Plusieurs pays, dont l’Inde, la Chine, les États-Unis et la Corée du Sud, ont proposé l’envoi d’équipes de recherche et de secours au Népal après les inondations dévastatrices qui ont frappé le pays et la région autonome du Tibet chinois. Pourtant, le ministère népalais des Affaires étrangères a affirmé, ce 28 août 2026, qu’il n’avait « pas besoin d’assistance » pour mener à bien les opérations de recherche et de sauvetage, selon RFI.

Ce qu'il faut retenir

  • Des centaines de touristes étrangers sont portés disparus après les inondations qui ont touché le Népal et le Tibet fin août 2026.
  • L’Inde, la Chine, les États-Unis et la Corée du Sud ont proposé leur aide via des équipes de recherche et de secours.
  • Le ministère népalais des Affaires étrangères a déclaré, le 28 août 2026, qu’il maîtrisait la situation et n’avait « pas besoin d’aide ».

Les inondations, déclenchées par des pluies diluviennes et la fonte accélérée des glaciers himalayens, ont provoqué des coulées de boue et des crues subites dans plusieurs vallées, notamment autour de la capitale Katmandou et dans les zones frontalières avec le Tibet. Selon les dernières estimations communiquées par les autorités locales, plus de 200 personnes ont été recensées comme disparues, dont une majorité de touristes étrangers bloqués dans des lodges ou des zones de trekking isolées. Côté tibétain, les autorités chinoises font état de 47 morts et de 120 disparus, principalement dans les préfectures de Nyingchi et de Shannan.
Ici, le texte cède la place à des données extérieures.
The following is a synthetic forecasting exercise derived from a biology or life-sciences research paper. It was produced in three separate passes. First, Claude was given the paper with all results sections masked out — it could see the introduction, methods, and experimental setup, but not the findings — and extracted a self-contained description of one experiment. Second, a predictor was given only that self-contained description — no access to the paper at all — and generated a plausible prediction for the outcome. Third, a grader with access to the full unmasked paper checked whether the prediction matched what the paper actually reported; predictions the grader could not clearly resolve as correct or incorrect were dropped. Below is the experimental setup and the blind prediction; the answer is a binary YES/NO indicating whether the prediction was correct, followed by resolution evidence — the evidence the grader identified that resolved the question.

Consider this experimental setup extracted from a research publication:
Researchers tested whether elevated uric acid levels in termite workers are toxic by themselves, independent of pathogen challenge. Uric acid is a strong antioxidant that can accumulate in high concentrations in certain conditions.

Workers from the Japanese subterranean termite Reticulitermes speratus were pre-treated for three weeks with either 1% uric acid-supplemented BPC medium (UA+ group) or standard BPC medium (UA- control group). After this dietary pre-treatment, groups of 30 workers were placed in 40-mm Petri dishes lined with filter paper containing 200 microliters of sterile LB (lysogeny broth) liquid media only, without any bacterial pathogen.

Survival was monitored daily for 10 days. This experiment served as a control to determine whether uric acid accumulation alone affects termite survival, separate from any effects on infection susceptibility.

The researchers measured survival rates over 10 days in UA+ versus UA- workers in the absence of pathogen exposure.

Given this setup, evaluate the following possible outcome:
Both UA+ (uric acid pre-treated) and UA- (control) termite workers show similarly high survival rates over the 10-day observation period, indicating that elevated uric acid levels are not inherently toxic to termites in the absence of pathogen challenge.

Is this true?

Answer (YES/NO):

Face à l’ampleur de la catastrophe, plusieurs pays ont rapidement réagi en proposant leur soutien logistique et humain. L’Inde, dont les équipes de secours sont déjà déployées dans les zones sinistrées du Népal depuis plusieurs années en raison de leur expertise en gestion des catastrophes en montagne, a offert des hélicoptères et du matériel de déblaiement. De son côté, la Chine a proposé l’envoi de spécialistes en gestion des crues et en sauvetage en haute altitude, tandis que les États-Unis et la Corée du Sud ont mis à disposition des drones et des équipes médicales mobiles.
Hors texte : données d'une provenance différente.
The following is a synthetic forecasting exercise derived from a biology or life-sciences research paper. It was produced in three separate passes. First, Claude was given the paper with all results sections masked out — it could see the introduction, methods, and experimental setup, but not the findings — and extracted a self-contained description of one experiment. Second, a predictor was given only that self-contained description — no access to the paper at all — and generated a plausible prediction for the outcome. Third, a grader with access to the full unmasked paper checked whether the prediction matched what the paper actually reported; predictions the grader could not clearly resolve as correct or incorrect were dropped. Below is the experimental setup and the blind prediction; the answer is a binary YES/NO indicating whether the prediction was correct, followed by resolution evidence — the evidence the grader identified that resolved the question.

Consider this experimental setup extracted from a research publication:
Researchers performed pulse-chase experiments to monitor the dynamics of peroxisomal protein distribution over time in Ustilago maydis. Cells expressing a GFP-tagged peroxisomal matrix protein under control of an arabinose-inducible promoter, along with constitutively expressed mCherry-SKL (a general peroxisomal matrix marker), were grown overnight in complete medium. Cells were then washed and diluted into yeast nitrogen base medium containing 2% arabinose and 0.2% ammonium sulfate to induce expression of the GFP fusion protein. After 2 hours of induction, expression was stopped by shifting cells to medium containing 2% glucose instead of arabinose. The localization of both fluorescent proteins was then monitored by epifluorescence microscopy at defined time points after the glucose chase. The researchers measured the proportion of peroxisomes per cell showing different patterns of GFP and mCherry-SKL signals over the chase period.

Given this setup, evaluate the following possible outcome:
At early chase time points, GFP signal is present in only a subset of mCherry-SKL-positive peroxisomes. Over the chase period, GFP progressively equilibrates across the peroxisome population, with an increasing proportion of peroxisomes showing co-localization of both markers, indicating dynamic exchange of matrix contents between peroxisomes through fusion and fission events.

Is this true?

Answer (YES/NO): NO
« Nous avons les capacités nécessaires pour gérer cette crise sans assistance extérieure. Nos équipes de secours sont déjà sur le terrain et coordonnent les opérations », a déclaré un porte-parole du ministère népalais des Affaires étrangères, cité par RFI.
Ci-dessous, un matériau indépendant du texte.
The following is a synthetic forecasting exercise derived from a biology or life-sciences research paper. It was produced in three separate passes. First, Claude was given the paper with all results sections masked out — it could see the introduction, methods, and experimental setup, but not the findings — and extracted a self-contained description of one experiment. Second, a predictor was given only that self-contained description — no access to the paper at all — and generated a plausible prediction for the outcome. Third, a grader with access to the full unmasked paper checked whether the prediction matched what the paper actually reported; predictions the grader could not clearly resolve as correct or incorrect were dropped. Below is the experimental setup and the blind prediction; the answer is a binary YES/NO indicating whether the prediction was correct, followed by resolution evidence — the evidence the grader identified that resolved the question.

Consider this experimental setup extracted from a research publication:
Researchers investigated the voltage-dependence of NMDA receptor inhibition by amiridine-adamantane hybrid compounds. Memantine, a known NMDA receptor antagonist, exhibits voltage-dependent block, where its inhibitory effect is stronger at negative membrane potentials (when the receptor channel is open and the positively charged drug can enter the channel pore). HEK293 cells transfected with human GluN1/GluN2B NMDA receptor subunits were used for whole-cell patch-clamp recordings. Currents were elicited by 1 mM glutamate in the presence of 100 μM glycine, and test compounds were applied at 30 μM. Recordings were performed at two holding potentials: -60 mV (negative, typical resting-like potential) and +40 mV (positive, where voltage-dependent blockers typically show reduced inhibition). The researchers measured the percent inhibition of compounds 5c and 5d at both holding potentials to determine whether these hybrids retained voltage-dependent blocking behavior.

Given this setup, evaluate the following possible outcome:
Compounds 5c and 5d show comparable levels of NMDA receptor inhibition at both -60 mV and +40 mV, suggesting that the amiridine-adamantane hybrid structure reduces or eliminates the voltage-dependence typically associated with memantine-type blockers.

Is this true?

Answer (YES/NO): NO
Pourtant, cette position officielle contraste avec les appels à l’aide lancés par les ambassades étrangères présentes à Katmandou. Plusieurs représentations diplomatiques, dont celles de l’Union européenne et des États-Unis, ont demandé à leurs ressortissants de signaler leur situation via des plateformes dédiées, tout en encourageant les autorités locales à accepter l’assistance proposée. « La priorité absolue reste de localiser les disparus, a souligné un diplomate européen sous couvert d’anonymat. Chaque heure compte ».

Et maintenant ?

Les prochaines 48 heures seront déterminantes pour évaluer l’efficacité des opérations de recherche menées par les autorités népalaises. Si les conditions météo le permettent, les secours devraient intensifier les reconnaissances aériennes dans les zones les plus touchées, notamment dans les vallées de la Kali Gandaki et de la Bhote Koshi. Côté tibétain, les autorités chinoises ont annoncé la mobilisation de 5 000 soldats pour participer aux opérations de déblaiement et de sauvetage, avec un point d’étape prévu pour le 5 septembre 2026.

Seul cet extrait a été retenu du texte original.